» **What is needed**
Copy the data below from the line containing "Comparing the items" through the end of the data, including both of those lines. Omit the pictures.

[Excerpts of spatial question data]
*-*-*

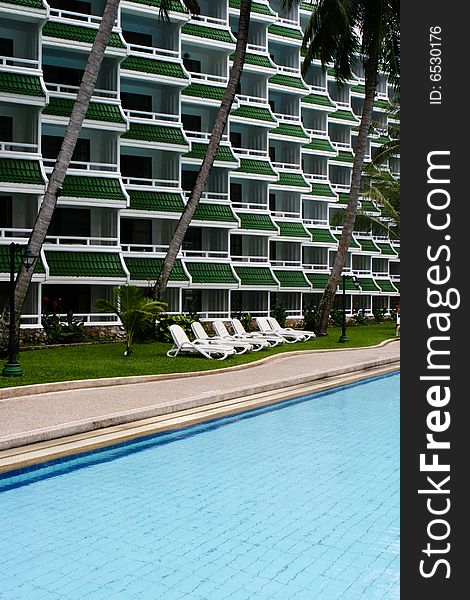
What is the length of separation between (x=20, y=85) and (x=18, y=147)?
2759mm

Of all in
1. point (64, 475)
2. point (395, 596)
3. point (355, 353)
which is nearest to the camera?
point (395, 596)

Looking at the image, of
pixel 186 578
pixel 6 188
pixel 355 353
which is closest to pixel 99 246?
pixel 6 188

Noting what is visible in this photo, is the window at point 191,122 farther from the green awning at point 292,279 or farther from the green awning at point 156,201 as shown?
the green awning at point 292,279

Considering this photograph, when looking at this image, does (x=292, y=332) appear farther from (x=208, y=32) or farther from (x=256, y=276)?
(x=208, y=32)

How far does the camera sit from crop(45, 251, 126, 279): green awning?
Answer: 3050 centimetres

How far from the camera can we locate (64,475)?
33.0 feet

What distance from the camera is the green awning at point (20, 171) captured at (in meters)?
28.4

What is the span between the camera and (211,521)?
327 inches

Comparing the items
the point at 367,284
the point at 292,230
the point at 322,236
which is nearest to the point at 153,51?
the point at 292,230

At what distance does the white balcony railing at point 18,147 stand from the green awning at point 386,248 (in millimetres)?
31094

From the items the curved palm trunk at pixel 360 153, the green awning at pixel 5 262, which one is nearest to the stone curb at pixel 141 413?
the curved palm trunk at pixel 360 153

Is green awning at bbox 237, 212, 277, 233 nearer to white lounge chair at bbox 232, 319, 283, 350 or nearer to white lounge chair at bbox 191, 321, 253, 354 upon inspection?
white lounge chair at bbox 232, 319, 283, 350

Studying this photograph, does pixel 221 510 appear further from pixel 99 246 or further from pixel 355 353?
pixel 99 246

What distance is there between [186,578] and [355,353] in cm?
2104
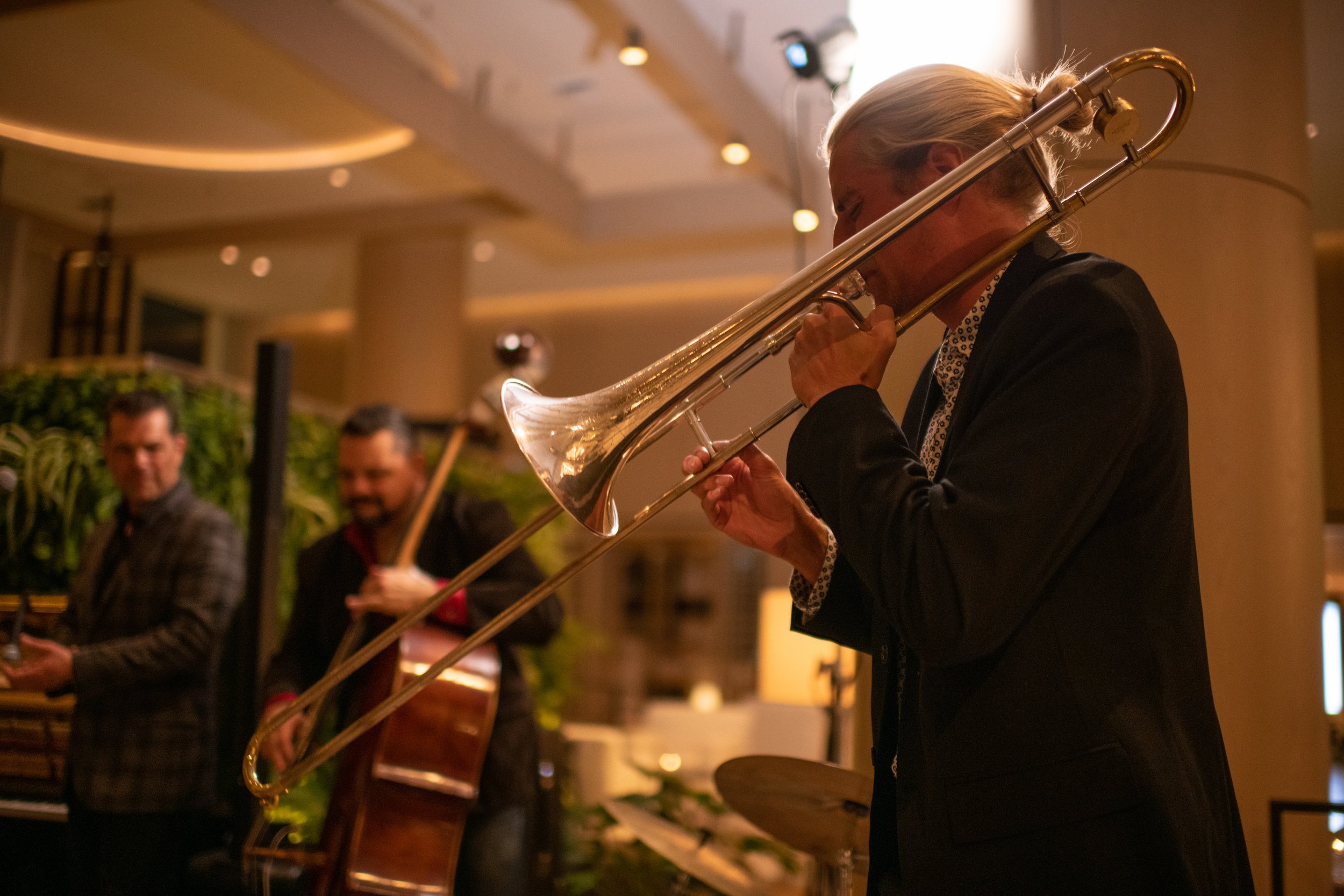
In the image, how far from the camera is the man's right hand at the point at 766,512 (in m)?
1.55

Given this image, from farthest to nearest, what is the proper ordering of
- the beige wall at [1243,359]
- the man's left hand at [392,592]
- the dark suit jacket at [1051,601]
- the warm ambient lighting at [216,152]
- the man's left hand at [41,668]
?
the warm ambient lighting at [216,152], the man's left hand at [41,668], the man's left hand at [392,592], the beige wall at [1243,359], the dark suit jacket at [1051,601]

*-*-*

» **Answer for this exercise**
Comparing the items
the point at 367,284
the point at 292,230
the point at 322,236
which is nearest to the point at 153,51?
the point at 292,230

At what distance does the white balcony railing at point 18,147 stand from the green awning at point 386,248 (in millimetres)?
31094

From the items the curved palm trunk at pixel 360 153, the green awning at pixel 5 262, which one is nearest to the stone curb at pixel 141 413?
the curved palm trunk at pixel 360 153

Is green awning at bbox 237, 212, 277, 233 nearer to white lounge chair at bbox 232, 319, 283, 350 or nearer to white lounge chair at bbox 191, 321, 253, 354 upon inspection?
white lounge chair at bbox 232, 319, 283, 350

Studying this photograph, does pixel 221 510 appear further from pixel 99 246 or further from pixel 355 353?
pixel 99 246

What distance is there between [186,578] and [355,353] in cm?
2104
In the image, how far from the camera is the man's right hand at the point at 766,512 (in m)?
1.55

Given this image, from farthest to nearest, what is the proper ordering of
- the beige wall at [1243,359]
- the man's left hand at [392,592]
- the dark suit jacket at [1051,601]
- the warm ambient lighting at [216,152]
- the man's left hand at [41,668]
?
the warm ambient lighting at [216,152], the man's left hand at [41,668], the man's left hand at [392,592], the beige wall at [1243,359], the dark suit jacket at [1051,601]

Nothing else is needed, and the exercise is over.